▶ Passage for review:
══════════════════════════════
Dismal progress towards 2030 Agenda

The FAO’s stark message in The State of Food Security and Nutrition in the World 2022: Repurposing Food and Agricultural Policies to Make Healthy Diets More Affordable​ highlights the disappointing progress we’ve made since the 2030 Agenda was launched in 2015, indicating that policies need a dramatic overhaul.

According to the report, despite hopes food security would begin to improve after COVID, world hunger rose further in 2021.

The prevalence of undernourishment jumped from 8% to 9.8% between 2019 and 2021, with between 702 and 828 million people affected by hunger in 2021 (150 million since the outbreak of the pandemic).

Projections are that nearly 670 million people will still be facing hunger in 2030 – 8% of the world population – back to 2015 levels.

Severe food insecurity rose higher in 2021 reflecting a deteriorating situation for people already facing serious hardships. Around 2.3 billion people were food insecure in 2021, but a shocking 11.7% faced food insecurity at severe levels.
══════════════════════════════
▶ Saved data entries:
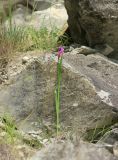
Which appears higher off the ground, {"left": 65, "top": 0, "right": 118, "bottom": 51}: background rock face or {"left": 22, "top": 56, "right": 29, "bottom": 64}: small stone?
{"left": 65, "top": 0, "right": 118, "bottom": 51}: background rock face

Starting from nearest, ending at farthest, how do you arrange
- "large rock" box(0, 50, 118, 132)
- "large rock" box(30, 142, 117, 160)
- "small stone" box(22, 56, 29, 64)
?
"large rock" box(30, 142, 117, 160), "large rock" box(0, 50, 118, 132), "small stone" box(22, 56, 29, 64)

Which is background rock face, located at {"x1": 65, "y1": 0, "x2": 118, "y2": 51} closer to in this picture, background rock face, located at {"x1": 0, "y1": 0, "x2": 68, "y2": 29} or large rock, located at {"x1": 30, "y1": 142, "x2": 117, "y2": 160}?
background rock face, located at {"x1": 0, "y1": 0, "x2": 68, "y2": 29}

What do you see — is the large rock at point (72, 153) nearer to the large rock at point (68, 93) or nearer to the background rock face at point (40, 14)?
the large rock at point (68, 93)

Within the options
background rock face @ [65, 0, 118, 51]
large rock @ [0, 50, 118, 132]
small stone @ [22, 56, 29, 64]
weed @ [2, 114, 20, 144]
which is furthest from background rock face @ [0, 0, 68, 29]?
weed @ [2, 114, 20, 144]

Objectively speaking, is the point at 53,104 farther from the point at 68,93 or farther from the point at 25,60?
the point at 25,60

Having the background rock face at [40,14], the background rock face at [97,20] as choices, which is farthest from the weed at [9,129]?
the background rock face at [40,14]

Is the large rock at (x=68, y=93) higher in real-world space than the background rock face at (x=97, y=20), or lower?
lower
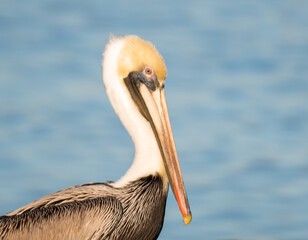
══════════════════════════════
▶ Work request A:
Using the passage on world hunger, decide whether each statement agrees with it: (i) The prevalence of undernourishment went from 8% to 9.8% between 2019 and 2021. (ii) World hunger declined in 2021 after COVID. (iii) About 670 million people are projected to still face hunger in 2030. Answer yes or no for each and quote the words that decide it.
▶ Work request B:
Repeat the passage on world hunger word for word, starting at "The FAO’s stark" and ending at "of the pandemic).".

▶ Exercise result A:
(i) Yes: "The prevalence of undernourishment jumped from 8% to 9.8% between 2019 and 2021"
(ii) No: "world hunger rose further in 2021"
(iii) Yes: "Projections are that nearly 670 million people will still be facing hunger in 2030"

▶ Exercise result B:
The FAO’s stark message in The State of Food Security and Nutrition in the World 2022: Repurposing Food and Agricultural Policies to Make Healthy Diets More Affordable​ highlights the disappointing progress we’ve made since the 2030 Agenda was launched in 2015, indicating that policies need a dramatic overhaul.

According to the report, despite hopes food security would begin to improve after COVID, world hunger rose further in 2021.

The prevalence of undernourishment jumped from 8% to 9.8% between 2019 and 2021, with between 702 and 828 million people affected by hunger in 2021 (150 million since the outbreak of the pandemic).